4. Analysis of Processed Data

Progression of Analysis

1.Start with an Overview • Describe the Data: Summarize the overall trends and patterns observed in the graph or table. Highlight any obvious correlations, increases, decreases, or plateaus. - Example: "The graph shows a steady increase in oxygen production as light intensity rises, followed by a plateau at higher intensities." • Reference Figures: Directly reference the graph or table (e.g., "Figure 1" or "Table 2") to ensure clarity and precision.

2. Highlight Trends and Patterns • Focus on Key Features: Point out significant features of the data, such as: - Peaks or plateaus. - Linear relationships or proportionality. - Anomalies or outliers. • Support Observations Using Data Points: - Example: "At 100 lux, the rate of oxygen production was 0.8 cm³/min, increasing to 3.0 cm³/min at 500 lux, indicating a near-fourfold rise.”

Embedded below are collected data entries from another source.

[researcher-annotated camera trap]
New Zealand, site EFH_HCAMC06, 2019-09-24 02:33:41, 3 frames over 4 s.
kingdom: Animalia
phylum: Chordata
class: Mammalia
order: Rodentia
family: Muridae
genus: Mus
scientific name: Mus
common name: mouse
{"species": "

3. Discuss Statistical Analysis • Reference Statistical Results: Include the outcomes of any statistical tests (e.g., t-tests, ANOVA) performed to support your analysis: ◦ Example: "A t-test comparing oxygen production at 100 lux and 400 lux yielded a p-value < 0.05, indicating a statistically significant difference between these two conditions." • Interpret Uncertainty: Discuss the precision and reliability of the data using error bars or standard deviations: ◦ Example: "Error bars in Figure 1 show minimal variability at lower light intensities (±0.1 cm³/min at 100 lux) but greater variability at higher intensities (±0.25 cm³/min at 500 lux)."

Sample Analysis:

Marks	Descriptor
0	The report does not reach the standard described by the descriptors below.
1-2	The recording and processing of the data is communicated but is neither clear nor precise. The recording and processing of data shows limited evidence of the consideration of uncertainties. Some processing of data relevant to addressing the research question is carried out but with major omissions, inaccuracies or inconsistencies.
3-4	The communication of the recording and processing of the data is either clear or precise. The recording and processing of data shows evidence of a consideration of uncertainties but with some significant omissions or inaccuracies. The processing of data relevant to addressing the research question is carried out but with some significant omissions, inaccuracies or inconsistencies.
5-6	The communication of the recording and processing of the data is both clear and precise. The recording and processing of data shows evidence of an appropriate consideration of uncertainties. The processing of data relevant to addressing the research question is carried out appropriately and accurately.